Le Caire, 1er avril 2026 — Le Dr Badr Abdel-Aati, ministre des Affaires étrangères, de la Coopération internationale et des Égyptiens à l’étranger, a reçu ce mercredi Amy Pope, directrice générale de l’Organisation internationale pour les migrations (OIM), en marge de la réunion ministérielle des États africains pionniers dans la mise en œuvre du Pacte mondial pour des migrations sûres, ordonnées et régulières.
Un partenariat à consolider
Au cours de cet entretien, le Dr Abdel-Aati a salué la qualité de la coopération entre l’Égypte et l’OIM, exprimant sa volonté de renforcer ce partenariat afin de garantir une gestion globale des migrations au service du développement durable, conformément aux principes du Pacte mondial et au cadre national égyptien de gestion des migrations. Il a également insisté sur la nécessité que l’OIM définisse ses priorités en concertation étroite avec les gouvernements des pays en développement, qui supportent une charge considérable dans la gouvernance migratoire.
Le ministre a par ailleurs annoncé la participation de l’Égypte au Forum international d’examen des migrations à New York, où le pays présentera son deuxième rapport national volontaire. Il a rappelé à cette occasion que l’Égypte est un État pionnier dans la mise en œuvre du Pacte mondial, et qu’elle défend une approche intégrée conjuguant impératifs humanitaires et objectifs de développement.
Un appel à un financement structurel durable
Le Dr Abdel-Aati a fermement plaidé pour que le soutien international ne se limite pas à des programmes de court terme, mais se traduise par un appui structurel et des financements pérennes, permettant aux gouvernements de maintenir durablement les services aux migrants et de renforcer la résilience des communautés d’accueil.
Il a également détaillé l’approche globale adoptée par l’Égypte face au phénomène migratoire : lutte contre les causes profondes de la migration irrégulière par le développement socio-économique, réforme de l’enseignement et de la formation professionnelle pour accroître l’employabilité des jeunes en Égypte comme à l’étranger, création de voies légales pour la mobilité de la main-d’œuvre, renforcement du contrôle aux frontières et démantèlement des réseaux criminels de passeurs et de trafiquants d’êtres humains.
Des filières légales pour les jeunes Égyptiens
Le ministre a souligné que l’ouverture de voies migratoires régulières constitue l’un des piliers de la politique migratoire égyptienne.

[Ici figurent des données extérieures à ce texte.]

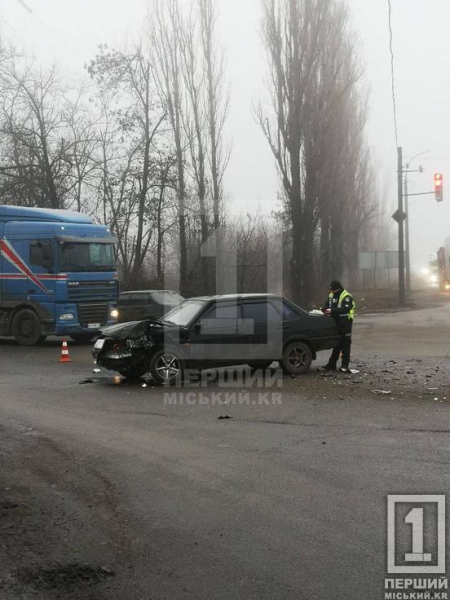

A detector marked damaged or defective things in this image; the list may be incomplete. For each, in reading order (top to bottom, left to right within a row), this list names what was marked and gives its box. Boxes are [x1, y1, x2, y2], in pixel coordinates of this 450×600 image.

crumpled car hood [101, 318, 166, 342]
damaged dark sedan [92, 294, 338, 384]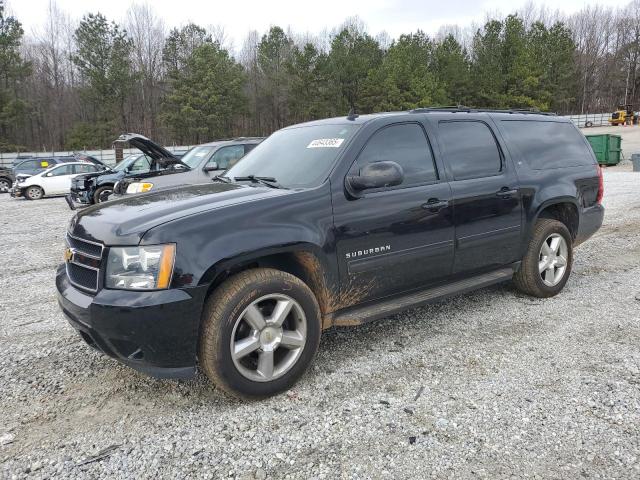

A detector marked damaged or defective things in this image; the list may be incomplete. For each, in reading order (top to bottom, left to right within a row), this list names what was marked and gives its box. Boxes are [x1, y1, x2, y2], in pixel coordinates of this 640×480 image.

damaged vehicle [68, 135, 186, 208]
damaged vehicle [110, 138, 262, 198]
damaged vehicle [57, 108, 604, 398]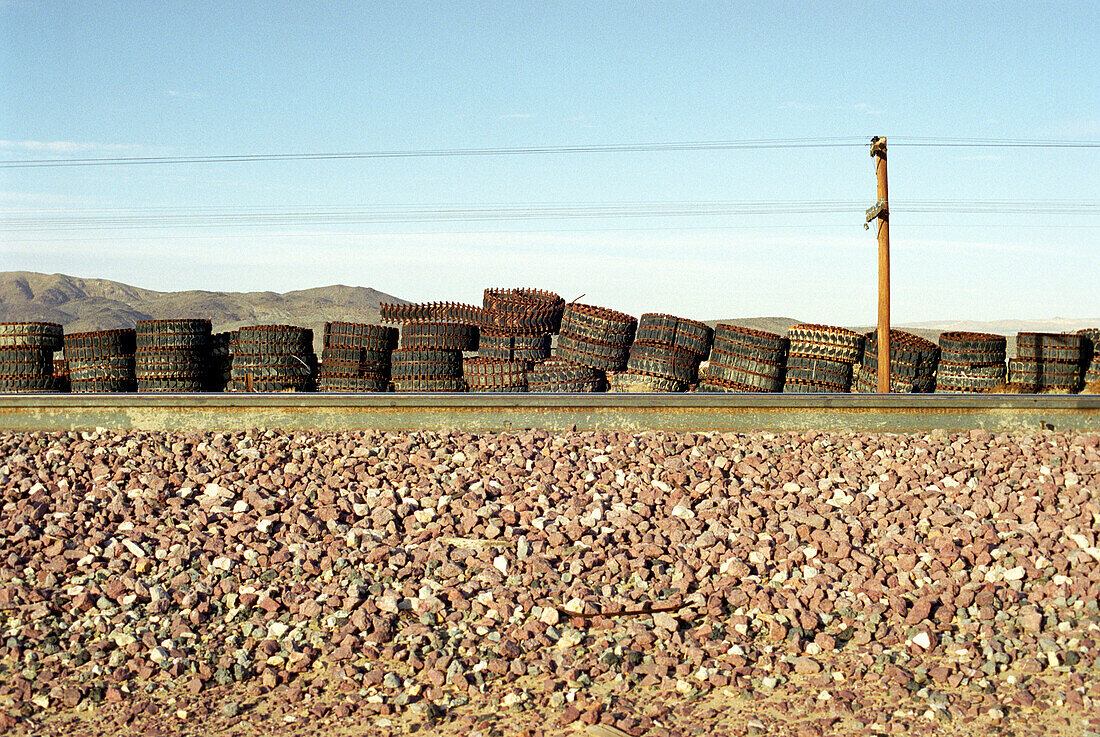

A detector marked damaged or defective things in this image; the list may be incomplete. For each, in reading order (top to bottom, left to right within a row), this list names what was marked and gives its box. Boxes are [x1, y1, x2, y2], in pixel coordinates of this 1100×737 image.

stacked rusty tank track [0, 321, 63, 391]
stacked rusty tank track [64, 332, 136, 396]
stacked rusty tank track [699, 323, 787, 391]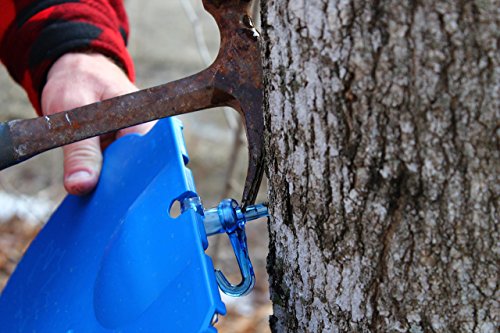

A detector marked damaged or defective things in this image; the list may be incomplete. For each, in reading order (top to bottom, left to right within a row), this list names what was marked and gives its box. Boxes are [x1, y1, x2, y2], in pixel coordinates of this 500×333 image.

rusty hammer [0, 0, 266, 208]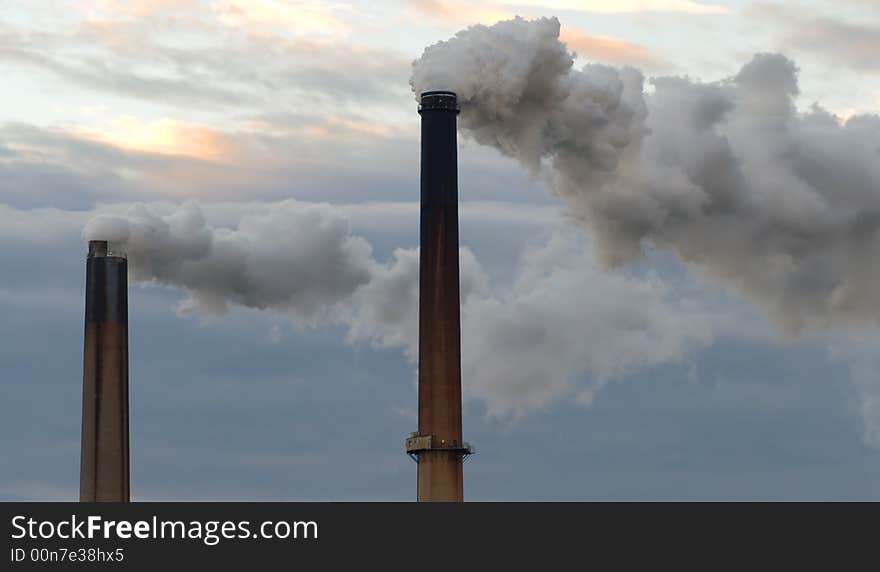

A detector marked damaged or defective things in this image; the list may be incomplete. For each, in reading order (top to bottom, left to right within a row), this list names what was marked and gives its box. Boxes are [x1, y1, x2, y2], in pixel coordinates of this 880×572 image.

rust-stained chimney [80, 239, 130, 502]
rust-stained chimney [408, 89, 474, 500]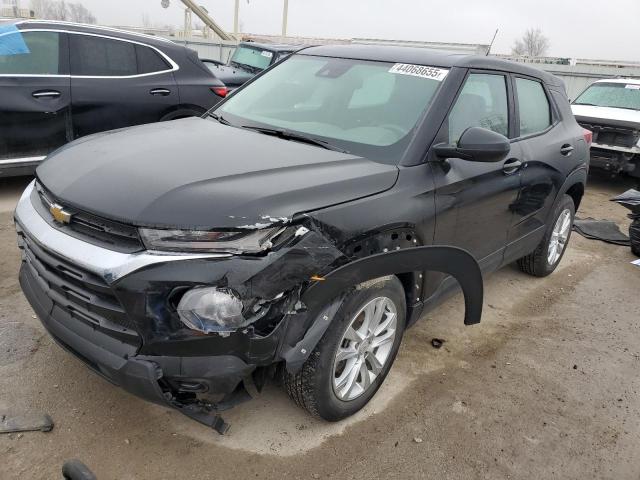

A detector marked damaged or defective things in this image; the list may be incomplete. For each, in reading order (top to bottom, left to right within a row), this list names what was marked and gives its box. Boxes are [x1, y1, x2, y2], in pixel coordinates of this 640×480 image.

dented hood [36, 116, 400, 229]
broken headlight [139, 227, 278, 253]
damaged black suv [13, 43, 592, 430]
broken headlight [178, 284, 245, 334]
crumpled fender [282, 246, 482, 374]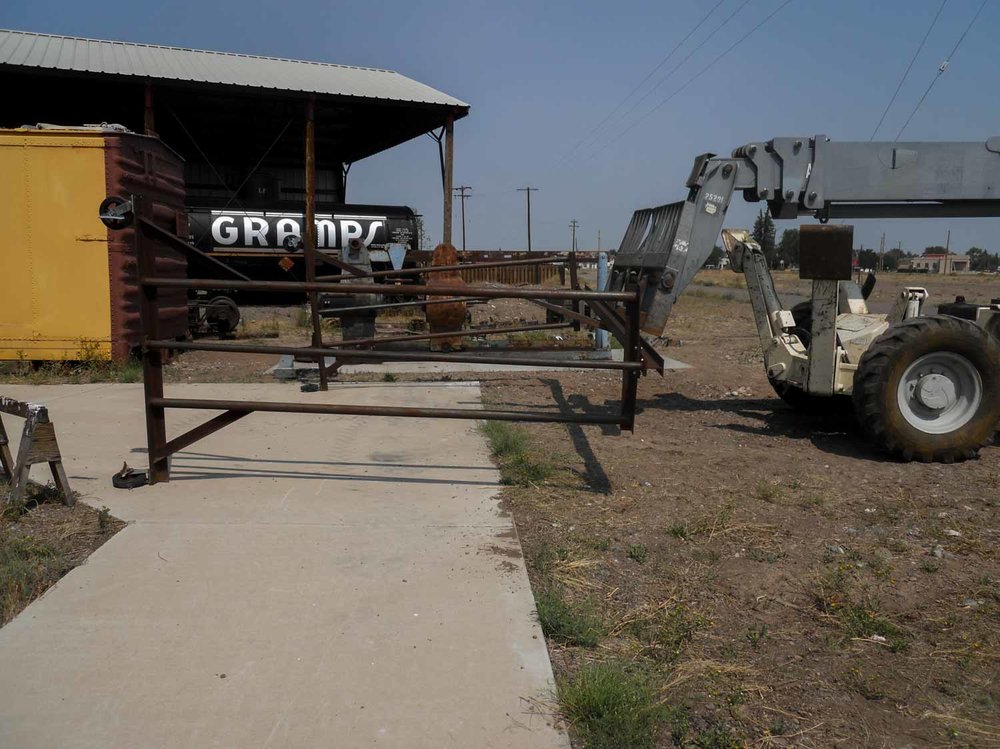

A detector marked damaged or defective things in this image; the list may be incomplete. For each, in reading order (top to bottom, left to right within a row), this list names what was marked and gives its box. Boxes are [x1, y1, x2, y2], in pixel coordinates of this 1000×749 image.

rusty metal gate frame [119, 196, 656, 482]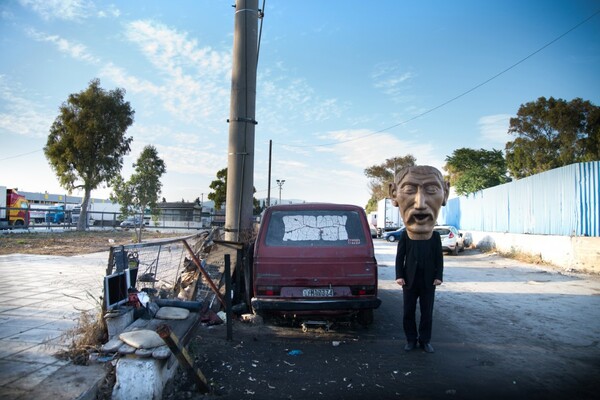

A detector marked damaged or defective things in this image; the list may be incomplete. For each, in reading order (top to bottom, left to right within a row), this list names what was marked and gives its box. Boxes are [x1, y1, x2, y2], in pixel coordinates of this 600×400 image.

L’État travaille ainsi avec ses partenaires internationaux à multiplier les opportunités de formation et de migration légale pour les jeunes Égyptiens, vers des secteurs professionnels en tension dans les pays de destination, en veillant à la protection des droits des travailleurs migrants.
Gaza : un engagement humanitaire réaffirmé
Le Dr Abdel-Aati a également évoqué le rôle continu de l’Égypte dans la réponse humanitaire à Gaza, notamment en facilitant l’acheminement de l’aide et le soutien aux populations affectées. Il a réaffirmé l’importance d’une coordination renforcée avec l’OIM et les agences onusiennes pour répondre efficacement aux besoins des habitants, en soulignant le respect du droit international et le rejet catégorique de tout déplacement forcé de la population gazaouie.
De son côté, Amy Pope a salué la coopération fructueuse entre l’Égypte et l’OIM au fil des années, saluant le rôle remarquable joué par Le Caire dans l’accueil d’un grand nombre de migrants et de réfugiés — témoignage, selon elle, de la stabilité et de la sécurité que l’Égypte offre à ses hôtes. Elle a exprimé sa volonté de continuer à approfondir ce partenariat dans les mois à venir.